━━━ Task data ━━━

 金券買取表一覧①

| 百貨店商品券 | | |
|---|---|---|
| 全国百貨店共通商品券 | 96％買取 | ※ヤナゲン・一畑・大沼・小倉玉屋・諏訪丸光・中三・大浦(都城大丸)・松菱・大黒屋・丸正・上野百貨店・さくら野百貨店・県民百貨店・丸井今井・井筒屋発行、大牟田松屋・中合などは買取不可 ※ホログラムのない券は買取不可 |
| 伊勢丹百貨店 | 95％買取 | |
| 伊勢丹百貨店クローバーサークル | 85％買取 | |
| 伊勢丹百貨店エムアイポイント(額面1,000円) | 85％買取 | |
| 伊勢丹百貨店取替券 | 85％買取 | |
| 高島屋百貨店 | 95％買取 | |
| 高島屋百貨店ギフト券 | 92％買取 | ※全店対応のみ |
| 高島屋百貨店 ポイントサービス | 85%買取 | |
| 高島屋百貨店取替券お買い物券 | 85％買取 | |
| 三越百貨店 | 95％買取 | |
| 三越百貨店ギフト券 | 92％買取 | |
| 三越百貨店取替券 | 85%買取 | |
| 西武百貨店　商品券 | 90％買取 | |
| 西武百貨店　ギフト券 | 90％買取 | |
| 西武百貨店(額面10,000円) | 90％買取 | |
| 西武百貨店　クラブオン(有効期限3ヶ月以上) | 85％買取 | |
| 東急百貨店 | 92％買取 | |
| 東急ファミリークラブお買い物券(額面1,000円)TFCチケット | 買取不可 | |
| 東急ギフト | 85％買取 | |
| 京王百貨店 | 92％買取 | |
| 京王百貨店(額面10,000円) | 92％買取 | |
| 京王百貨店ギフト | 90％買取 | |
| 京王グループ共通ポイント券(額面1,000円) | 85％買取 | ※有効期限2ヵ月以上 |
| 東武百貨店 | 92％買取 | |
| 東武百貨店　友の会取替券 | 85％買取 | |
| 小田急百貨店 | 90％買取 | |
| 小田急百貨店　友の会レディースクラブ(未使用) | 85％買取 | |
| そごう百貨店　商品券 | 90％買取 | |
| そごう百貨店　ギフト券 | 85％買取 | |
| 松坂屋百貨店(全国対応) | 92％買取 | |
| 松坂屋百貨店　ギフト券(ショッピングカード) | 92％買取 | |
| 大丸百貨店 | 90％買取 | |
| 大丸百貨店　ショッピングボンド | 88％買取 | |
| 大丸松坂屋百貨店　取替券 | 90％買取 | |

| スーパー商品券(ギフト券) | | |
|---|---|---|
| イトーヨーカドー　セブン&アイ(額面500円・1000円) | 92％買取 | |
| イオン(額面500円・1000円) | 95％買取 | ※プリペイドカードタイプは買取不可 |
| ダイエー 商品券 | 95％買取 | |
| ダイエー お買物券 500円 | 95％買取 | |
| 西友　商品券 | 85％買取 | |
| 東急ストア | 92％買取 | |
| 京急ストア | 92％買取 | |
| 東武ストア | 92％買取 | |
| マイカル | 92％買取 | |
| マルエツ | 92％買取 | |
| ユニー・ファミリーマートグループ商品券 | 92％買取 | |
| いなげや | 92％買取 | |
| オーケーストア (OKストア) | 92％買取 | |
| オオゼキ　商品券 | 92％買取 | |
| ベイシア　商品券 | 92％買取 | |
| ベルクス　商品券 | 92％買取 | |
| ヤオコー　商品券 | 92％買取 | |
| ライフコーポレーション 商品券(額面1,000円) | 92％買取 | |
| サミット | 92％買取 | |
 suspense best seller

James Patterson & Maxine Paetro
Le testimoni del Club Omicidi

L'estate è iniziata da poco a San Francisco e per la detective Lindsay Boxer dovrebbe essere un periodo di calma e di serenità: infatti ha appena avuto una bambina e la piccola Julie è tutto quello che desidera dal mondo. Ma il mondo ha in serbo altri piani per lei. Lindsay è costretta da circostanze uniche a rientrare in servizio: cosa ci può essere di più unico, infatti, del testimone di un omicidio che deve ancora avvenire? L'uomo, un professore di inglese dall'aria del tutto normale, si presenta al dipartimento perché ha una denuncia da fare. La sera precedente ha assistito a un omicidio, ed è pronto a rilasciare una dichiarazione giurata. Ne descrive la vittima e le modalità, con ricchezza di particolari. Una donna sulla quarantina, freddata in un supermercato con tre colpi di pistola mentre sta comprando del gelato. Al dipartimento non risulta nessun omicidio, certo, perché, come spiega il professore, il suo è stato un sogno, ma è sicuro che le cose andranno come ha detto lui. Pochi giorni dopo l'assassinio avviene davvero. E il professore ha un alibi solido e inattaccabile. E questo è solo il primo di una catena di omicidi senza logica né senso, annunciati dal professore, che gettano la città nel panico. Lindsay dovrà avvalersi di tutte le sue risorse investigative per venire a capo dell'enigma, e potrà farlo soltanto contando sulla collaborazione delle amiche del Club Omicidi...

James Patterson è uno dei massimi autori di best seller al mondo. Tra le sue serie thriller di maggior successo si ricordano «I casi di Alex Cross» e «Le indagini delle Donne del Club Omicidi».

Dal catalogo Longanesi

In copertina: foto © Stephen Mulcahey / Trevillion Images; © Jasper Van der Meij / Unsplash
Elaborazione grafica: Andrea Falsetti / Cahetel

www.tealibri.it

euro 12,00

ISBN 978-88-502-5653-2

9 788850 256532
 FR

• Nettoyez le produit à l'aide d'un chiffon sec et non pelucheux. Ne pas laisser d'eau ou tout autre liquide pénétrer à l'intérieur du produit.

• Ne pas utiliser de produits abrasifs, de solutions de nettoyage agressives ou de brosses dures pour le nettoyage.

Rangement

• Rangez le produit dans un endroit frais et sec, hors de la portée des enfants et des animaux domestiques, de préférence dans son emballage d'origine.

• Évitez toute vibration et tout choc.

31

━━━

Take the stretch of lines above from the one containing "500円 | 95％買取 | |" through the one containing "Le testimoni del Club Omicidi" and repeat it exactly, adding no other line.

(Solution to this problem)
| ダイエー お買物券 500円 | 95％買取 | |
| 西友　商品券 | 85％買取 | |
| 東急ストア | 92％買取 | |
| 京急ストア | 92％買取 | |
| 東武ストア | 92％買取 | |
| マイカル | 92％買取 | |
| マルエツ | 92％買取 | |
| ユニー・ファミリーマートグループ商品券 | 92％買取 | |
| いなげや | 92％買取 | |
| オーケーストア (OKストア) | 92％買取 | |
| オオゼキ　商品券 | 92％買取 | |
| ベイシア　商品券 | 92％買取 | |
| ベルクス　商品券 | 92％買取 | |
| ヤオコー　商品券 | 92％買取 | |
| ライフコーポレーション 商品券(額面1,000円) | 92％買取 | |
| サミット | 92％買取 | |
 suspense best seller

James Patterson & Maxine Paetro
Le testimoni del Club Omicidi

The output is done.